>>
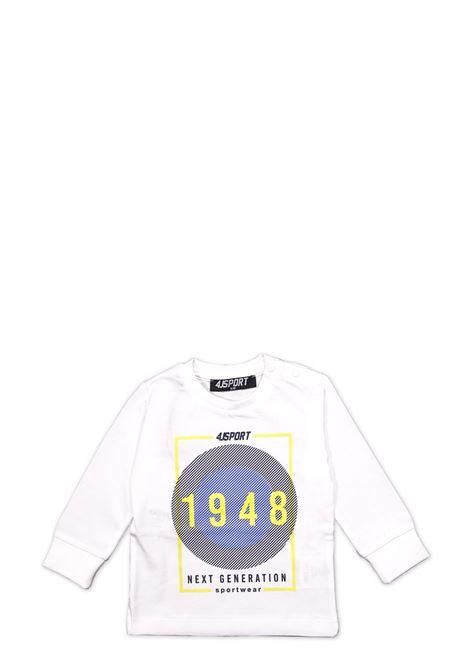 T-shirt 4US - CESARE PACIOTTI | T-shirts | TSP0310B100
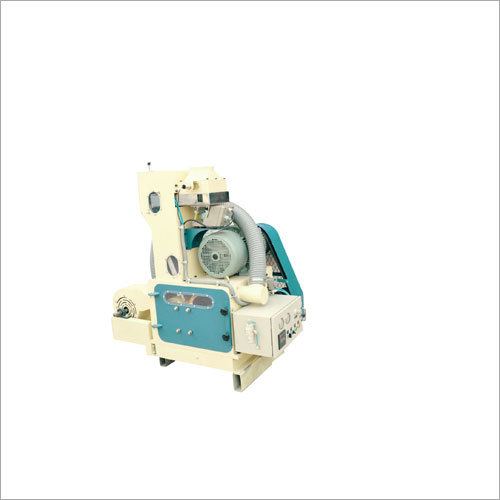 Automatic Rubber Sheller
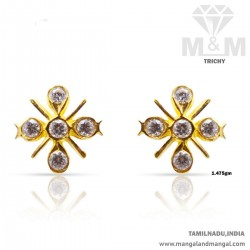 Magnificent Gold Women Stone Fancy Earring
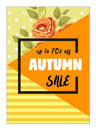 Bright eye catching sale website posters in flat design style Royalty Free Stock Photo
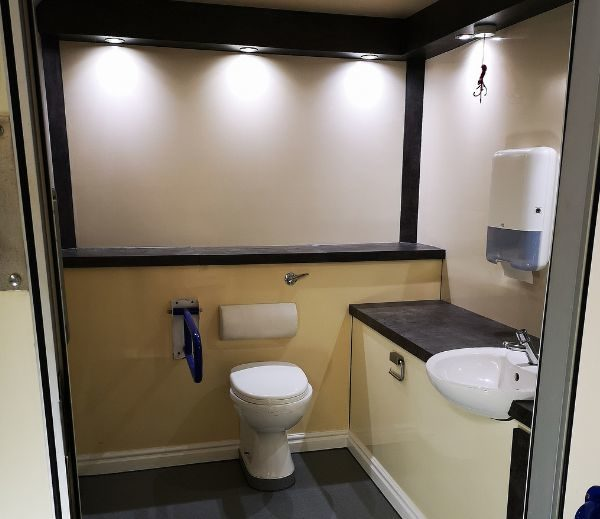 Luxury Disabled Toilet Unit Andyloos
<<
* What is expected:
The expected output is every line of the data, unchanged, with the pictures skipped.

* Answer to this problem:
 T-shirt 4US - CESARE PACIOTTI | T-shirts | TSP0310B100
 Automatic Rubber Sheller
 Magnificent Gold Women Stone Fancy Earring
 Bright eye catching sale website posters in flat design style Royalty Free Stock Photo
 Luxury Disabled Toilet Unit Andyloos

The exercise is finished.